A un moment, la conversation s’interrompt. La dame se retourne vers le visiteur et lui apprend que son mari refuse de donner son numéro de téléphone ni de s’entretenir avec lui. Le reporter voit le risque de perdre l’unique piste pouvant le conduire à la famille de monsieur Fongang. Il décide cependant de ne pas lâcher prise. Il implore la dame de demander à son mari de lui indiquer juste le quartier de résidence de son collègue. La dame consent et rappelle son mari. « Quartier Haoussa, pont Lobo-Si », lâche- il enfin. Le reporter reçoit ce renseignement tel un trésor. « Combien coûte la moto à partir d’ici ? », s’enquière-t-il avant de prendre congé de la femme. « 100 f », renseigne l’autre. Sur le champ, une moto se pointe et le reporter de lancer, « quartier Haoussa, pont Lobo-Si 100 f ».

Affaire sensible

La moto klaxonne en guise d’approbation. Quelques minutes minutes plus tard, c’est le quartier Haoussa et tout à coup, le reporter aperçoit un confrère. Emmanuel Kweta, correspondant de la chaîne de télévision à capitaux privés, canal 2 international dans le département du Dja et Lobo. Le reporter descend de la moto et se précipite vers son confrère. Après quelques civilités d’usage, il ne tarde pas à lui poser son problème. « Gars, tu as entendu parler de l’affaire de l’enseignant que le sous-préfet a fait arrêter là ? ». Et l’autre de répondre, « c’est mon voisin, voici sa maison », en indiquant du doigt. Le reporter n’en croit pas ses oreilles, surtout après toute cette peine. Sans perdre du temps, les deux hommes de media se rendent au domicile de monsieur Fongang. Le confrère appelle l’épouse. Cette dernière arrive. Il présente le reporter et l’objet de sa visite. La dame affiche des signes de méfiance. Le confrère de canal 2 la rassure, mais ne la convainc pas. Elle demande la permission d’aller consulter les autres membres de la famille se trouvant à l’intérieur de la maison.
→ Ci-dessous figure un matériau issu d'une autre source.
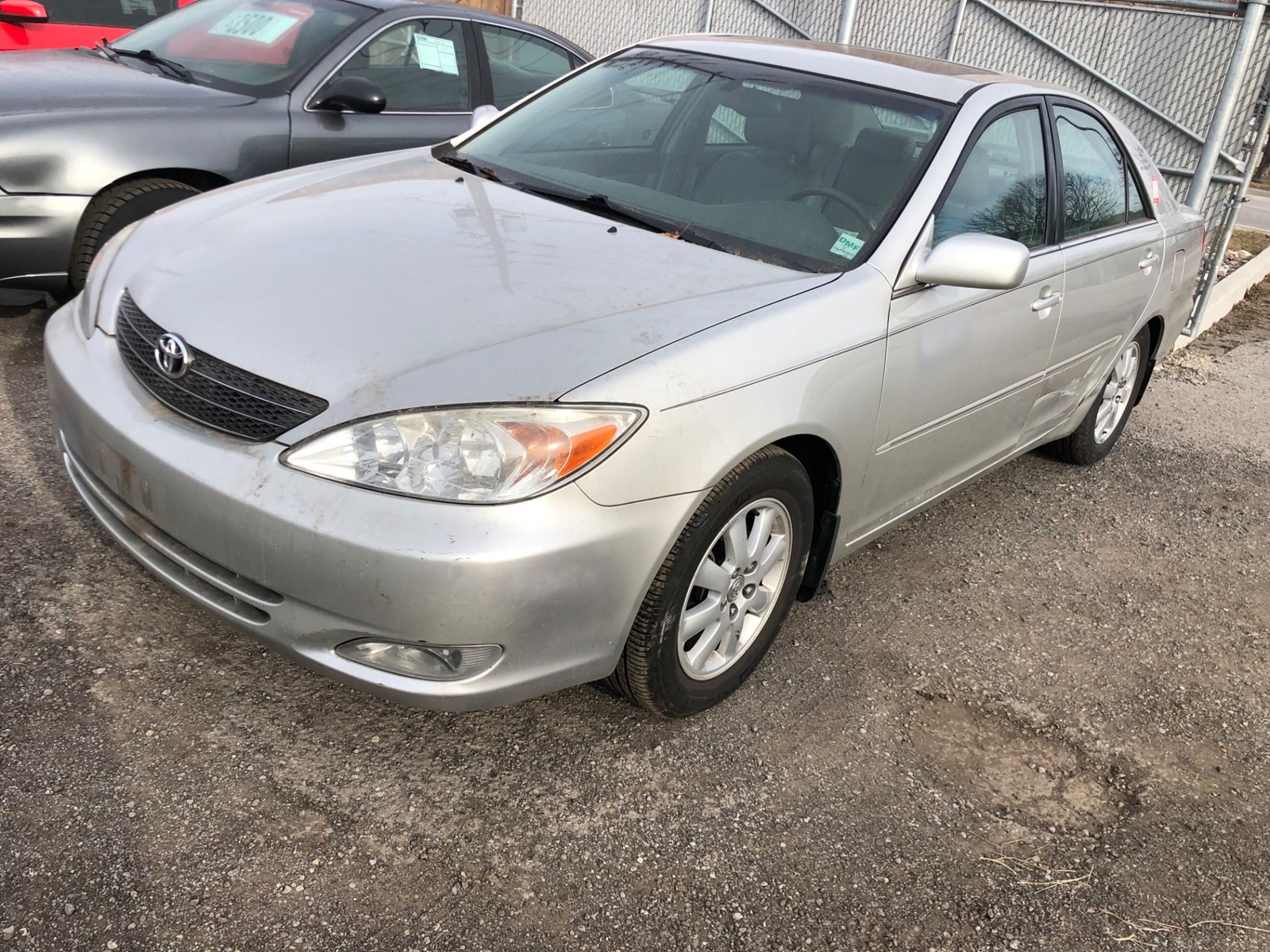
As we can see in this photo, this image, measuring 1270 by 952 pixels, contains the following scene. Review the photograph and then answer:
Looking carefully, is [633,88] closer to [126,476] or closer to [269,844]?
[126,476]

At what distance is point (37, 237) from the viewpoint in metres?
4.21

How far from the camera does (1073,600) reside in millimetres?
3832

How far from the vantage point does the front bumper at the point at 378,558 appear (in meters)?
2.15

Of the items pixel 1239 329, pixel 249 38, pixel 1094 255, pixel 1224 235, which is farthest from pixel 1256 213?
pixel 249 38

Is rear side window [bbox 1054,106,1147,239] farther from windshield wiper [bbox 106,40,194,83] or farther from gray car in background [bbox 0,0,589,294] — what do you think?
windshield wiper [bbox 106,40,194,83]

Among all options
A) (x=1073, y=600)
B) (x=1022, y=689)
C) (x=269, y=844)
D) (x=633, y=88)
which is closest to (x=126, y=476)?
(x=269, y=844)

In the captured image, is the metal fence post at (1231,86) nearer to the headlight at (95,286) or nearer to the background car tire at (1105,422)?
the background car tire at (1105,422)

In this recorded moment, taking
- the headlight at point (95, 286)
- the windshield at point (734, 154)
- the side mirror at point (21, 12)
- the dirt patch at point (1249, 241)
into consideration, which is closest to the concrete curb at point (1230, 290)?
the dirt patch at point (1249, 241)

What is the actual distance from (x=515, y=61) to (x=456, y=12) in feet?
1.32

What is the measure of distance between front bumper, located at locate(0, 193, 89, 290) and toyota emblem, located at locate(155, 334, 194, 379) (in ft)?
7.20

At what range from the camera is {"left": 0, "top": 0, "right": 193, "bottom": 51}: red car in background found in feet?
18.5

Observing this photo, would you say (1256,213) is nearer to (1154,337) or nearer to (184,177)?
(1154,337)

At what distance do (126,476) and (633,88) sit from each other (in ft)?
7.27

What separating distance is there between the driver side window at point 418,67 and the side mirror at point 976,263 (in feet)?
10.7
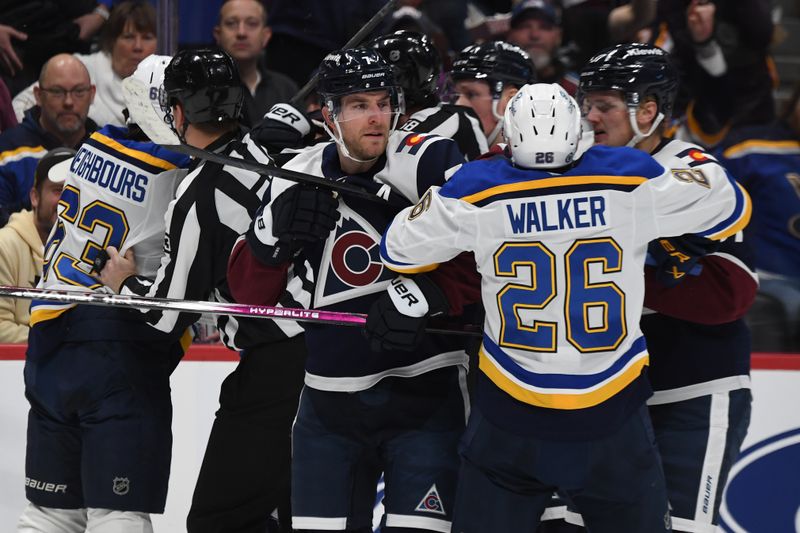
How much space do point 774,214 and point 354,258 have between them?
2079mm

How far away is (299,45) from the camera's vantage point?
5543 millimetres

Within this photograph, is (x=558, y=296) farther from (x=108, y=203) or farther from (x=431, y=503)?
(x=108, y=203)

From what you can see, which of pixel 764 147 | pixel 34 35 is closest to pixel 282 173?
pixel 764 147

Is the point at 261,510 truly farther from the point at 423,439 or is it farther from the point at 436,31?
the point at 436,31

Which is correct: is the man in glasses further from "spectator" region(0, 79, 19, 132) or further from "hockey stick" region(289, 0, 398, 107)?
"hockey stick" region(289, 0, 398, 107)

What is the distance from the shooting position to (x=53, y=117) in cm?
488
15 minutes plus tard à son retour, elle est munie d’un stylo et sollicite un bout de papier. Le confrère lui en trouve. Madame Fongang fait savoir que la famille a décidé que seul le conseil de monsieur Fongang est habileté à communiquer sur cette affaire. Elle se met à rédiger le numéro de téléphone du conseil et propose de l’appeler. Le reporter quelque peu déçu consent non sans exprimer des inquiétudes. Il lance l’appel, l’avocat décroche. Le reporter décline son identité et l’objet de son appel. A l’autre bout du fil, maître Taka, le conseil de Nathan Fongang Mesaack répond, « non, non, non. Je n’ai pas besoin de journalistes ». Sans autre forme de procès. Il est exactement 17h30. Jeudi, 19 septembre 2019 vers 8h00, direction lycée classique et moderne de Sangmélima. Dans un cet établissement, un enseignant ayant requis l’anonymat fait comprendre au reporter que, « c’est une affaire très sensible compte tenu du contexte sociopolitique du pays. Personne n’est prêt à sacrifier sa carrière ». A la question de savoir s’il n’existe pas un démembrement du syndicat des enseignants dans la localité, l’enseignant fait savoir que, « tout syndicat serait assimilé à un groupe d’opposition ».